Su hija, sin embargo, se muestra más recelosa.
– Perdonen que me entrometa, pero ¿qué pasa con María? ¿Por qué la buscan? -pregunta a Murat.
– Ha desaparecido e intentamos localizarla. Es muy mayor y, según todos los indicios, está enferma.
Selmá expresa su conformidad al instante.
– Tiene razón. Yo la vi muy decaída.
No tenemos más preguntas y nos ponemos de pie. Nos despedimos de Eminé Kaplán y su hija nos acompaña a la puerta.
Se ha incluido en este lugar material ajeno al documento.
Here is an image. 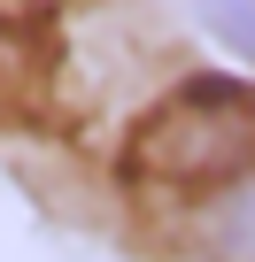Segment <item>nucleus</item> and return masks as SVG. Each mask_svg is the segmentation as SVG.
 I'll list each match as a JSON object with an SVG mask.
<instances>
[{"label":"nucleus","mask_w":255,"mask_h":262,"mask_svg":"<svg viewBox=\"0 0 255 262\" xmlns=\"http://www.w3.org/2000/svg\"><path fill=\"white\" fill-rule=\"evenodd\" d=\"M255 162V100L232 85H193L170 108L147 116V131L132 139V178L147 193H163L170 208L193 201L201 185L232 178Z\"/></svg>","instance_id":"f257e3e1"},{"label":"nucleus","mask_w":255,"mask_h":262,"mask_svg":"<svg viewBox=\"0 0 255 262\" xmlns=\"http://www.w3.org/2000/svg\"><path fill=\"white\" fill-rule=\"evenodd\" d=\"M170 239L186 262H255V162L201 185L170 208Z\"/></svg>","instance_id":"f03ea898"},{"label":"nucleus","mask_w":255,"mask_h":262,"mask_svg":"<svg viewBox=\"0 0 255 262\" xmlns=\"http://www.w3.org/2000/svg\"><path fill=\"white\" fill-rule=\"evenodd\" d=\"M193 8H201V24H209L217 47H232L240 62H255V0H193Z\"/></svg>","instance_id":"7ed1b4c3"}]
</instances>
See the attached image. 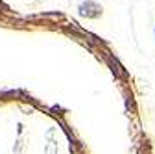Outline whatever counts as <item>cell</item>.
<instances>
[{
	"instance_id": "obj_1",
	"label": "cell",
	"mask_w": 155,
	"mask_h": 154,
	"mask_svg": "<svg viewBox=\"0 0 155 154\" xmlns=\"http://www.w3.org/2000/svg\"><path fill=\"white\" fill-rule=\"evenodd\" d=\"M78 13L81 17H89V19H94V17H100L102 15V8L98 4H94L92 0H85L78 6Z\"/></svg>"
}]
</instances>
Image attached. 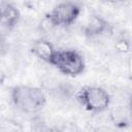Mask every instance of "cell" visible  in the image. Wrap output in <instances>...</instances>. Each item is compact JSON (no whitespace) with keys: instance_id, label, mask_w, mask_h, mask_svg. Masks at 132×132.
Masks as SVG:
<instances>
[{"instance_id":"1","label":"cell","mask_w":132,"mask_h":132,"mask_svg":"<svg viewBox=\"0 0 132 132\" xmlns=\"http://www.w3.org/2000/svg\"><path fill=\"white\" fill-rule=\"evenodd\" d=\"M11 102L22 112L35 113L46 104V95L42 89L28 85H18L11 89Z\"/></svg>"},{"instance_id":"2","label":"cell","mask_w":132,"mask_h":132,"mask_svg":"<svg viewBox=\"0 0 132 132\" xmlns=\"http://www.w3.org/2000/svg\"><path fill=\"white\" fill-rule=\"evenodd\" d=\"M76 100L87 110L91 112H102L109 108V93L98 86H85L76 94Z\"/></svg>"},{"instance_id":"3","label":"cell","mask_w":132,"mask_h":132,"mask_svg":"<svg viewBox=\"0 0 132 132\" xmlns=\"http://www.w3.org/2000/svg\"><path fill=\"white\" fill-rule=\"evenodd\" d=\"M80 12L81 5L78 2L64 1L55 5L45 14V19L53 27L66 28L77 20Z\"/></svg>"},{"instance_id":"4","label":"cell","mask_w":132,"mask_h":132,"mask_svg":"<svg viewBox=\"0 0 132 132\" xmlns=\"http://www.w3.org/2000/svg\"><path fill=\"white\" fill-rule=\"evenodd\" d=\"M61 73L67 76H78L86 68L84 57L75 50H58L52 64Z\"/></svg>"},{"instance_id":"5","label":"cell","mask_w":132,"mask_h":132,"mask_svg":"<svg viewBox=\"0 0 132 132\" xmlns=\"http://www.w3.org/2000/svg\"><path fill=\"white\" fill-rule=\"evenodd\" d=\"M111 30V25L107 20L98 14L91 15L82 27V33L87 38L100 37Z\"/></svg>"},{"instance_id":"6","label":"cell","mask_w":132,"mask_h":132,"mask_svg":"<svg viewBox=\"0 0 132 132\" xmlns=\"http://www.w3.org/2000/svg\"><path fill=\"white\" fill-rule=\"evenodd\" d=\"M21 20L19 8L7 1H0V26L6 30L14 29Z\"/></svg>"},{"instance_id":"7","label":"cell","mask_w":132,"mask_h":132,"mask_svg":"<svg viewBox=\"0 0 132 132\" xmlns=\"http://www.w3.org/2000/svg\"><path fill=\"white\" fill-rule=\"evenodd\" d=\"M30 51L37 59L52 65L58 50L47 39L40 38V39L35 40L32 43Z\"/></svg>"},{"instance_id":"8","label":"cell","mask_w":132,"mask_h":132,"mask_svg":"<svg viewBox=\"0 0 132 132\" xmlns=\"http://www.w3.org/2000/svg\"><path fill=\"white\" fill-rule=\"evenodd\" d=\"M109 119L116 128L125 129L130 126L129 111L125 108V106L119 105L111 108L109 110Z\"/></svg>"},{"instance_id":"9","label":"cell","mask_w":132,"mask_h":132,"mask_svg":"<svg viewBox=\"0 0 132 132\" xmlns=\"http://www.w3.org/2000/svg\"><path fill=\"white\" fill-rule=\"evenodd\" d=\"M0 132H24L22 125L13 120H4L0 124Z\"/></svg>"},{"instance_id":"10","label":"cell","mask_w":132,"mask_h":132,"mask_svg":"<svg viewBox=\"0 0 132 132\" xmlns=\"http://www.w3.org/2000/svg\"><path fill=\"white\" fill-rule=\"evenodd\" d=\"M114 48L119 53L126 54L130 51V41L125 38H120L117 40V42L114 44Z\"/></svg>"},{"instance_id":"11","label":"cell","mask_w":132,"mask_h":132,"mask_svg":"<svg viewBox=\"0 0 132 132\" xmlns=\"http://www.w3.org/2000/svg\"><path fill=\"white\" fill-rule=\"evenodd\" d=\"M6 77H7L6 72H5V71H4L2 68H0V86H2V85L5 82Z\"/></svg>"},{"instance_id":"12","label":"cell","mask_w":132,"mask_h":132,"mask_svg":"<svg viewBox=\"0 0 132 132\" xmlns=\"http://www.w3.org/2000/svg\"><path fill=\"white\" fill-rule=\"evenodd\" d=\"M53 132H68V131H62V130H55Z\"/></svg>"}]
</instances>
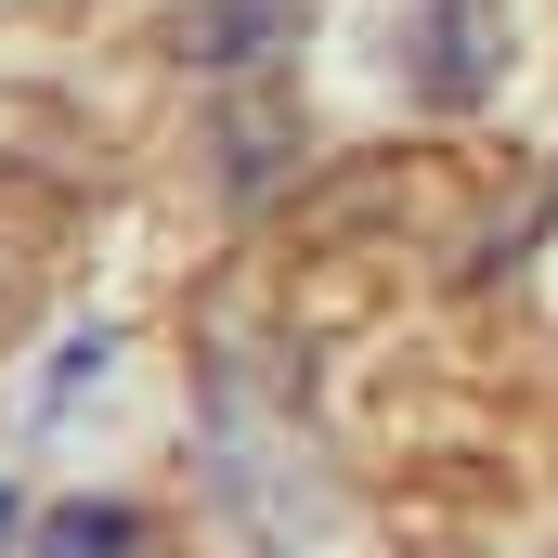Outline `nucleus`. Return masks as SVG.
<instances>
[{"label":"nucleus","instance_id":"obj_1","mask_svg":"<svg viewBox=\"0 0 558 558\" xmlns=\"http://www.w3.org/2000/svg\"><path fill=\"white\" fill-rule=\"evenodd\" d=\"M507 78V13L494 0H428V105H481Z\"/></svg>","mask_w":558,"mask_h":558},{"label":"nucleus","instance_id":"obj_2","mask_svg":"<svg viewBox=\"0 0 558 558\" xmlns=\"http://www.w3.org/2000/svg\"><path fill=\"white\" fill-rule=\"evenodd\" d=\"M39 558H131V520H118V507H65V520L39 533Z\"/></svg>","mask_w":558,"mask_h":558},{"label":"nucleus","instance_id":"obj_3","mask_svg":"<svg viewBox=\"0 0 558 558\" xmlns=\"http://www.w3.org/2000/svg\"><path fill=\"white\" fill-rule=\"evenodd\" d=\"M260 26H274V0H221V13H208V65H247Z\"/></svg>","mask_w":558,"mask_h":558}]
</instances>
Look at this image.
– ¿Me permite una última pregunta? -digo a Selmá cuando estamos ya a punto de irnos-. ¿Cómo les encontró María después de tantos años?
– Fue a preguntar a la casa donde vivíamos antes. Nosotros nos marchamos de Cihangir por mamá. Sufre del corazón y el aire aquí es más limpio. Sin embargo, mamá no quiso que vendiéramos la casa de Cihangir. «No pienso vender la casa de mis padres, la casa donde yo nací», nos dijo. Así que la alquilamos, para que ella tenga unos ingresos propios y se sienta más independiente.
– It's unbelievable -dice Murat ya en la planta baja-. Es increíble, esa mujer, María, piensa como nosotros. También nosotros interrogamos a los inquilinos para saber dónde encontrar a la familia Taifur.
– ¿Qué opinas del barco?
– Lo más probable es que se trate del barco que la trajo del Mar Negro a Estambul. Es su única pertenencia y se la ha legado a Eminé.
– ¿Te suena de algo el puerto que aparece en la fotografía?
– Pues no. La foto es muy vieja y yo no conozco Turquía tan bien. Aunque no será difícil identificarlo.
Subimos al coche patrulla para emprender el trayecto de vuelta. Antes de arrancar el motor, Murat se vuelve y me mira:
– Ve a Atenas para la boda de tu hija -dice-. Aquí ya no puedes hacer nada. No es seguro que encontremos a María Jambu con vida y, aunque lo consigamos, dudo que viva hasta el juicio.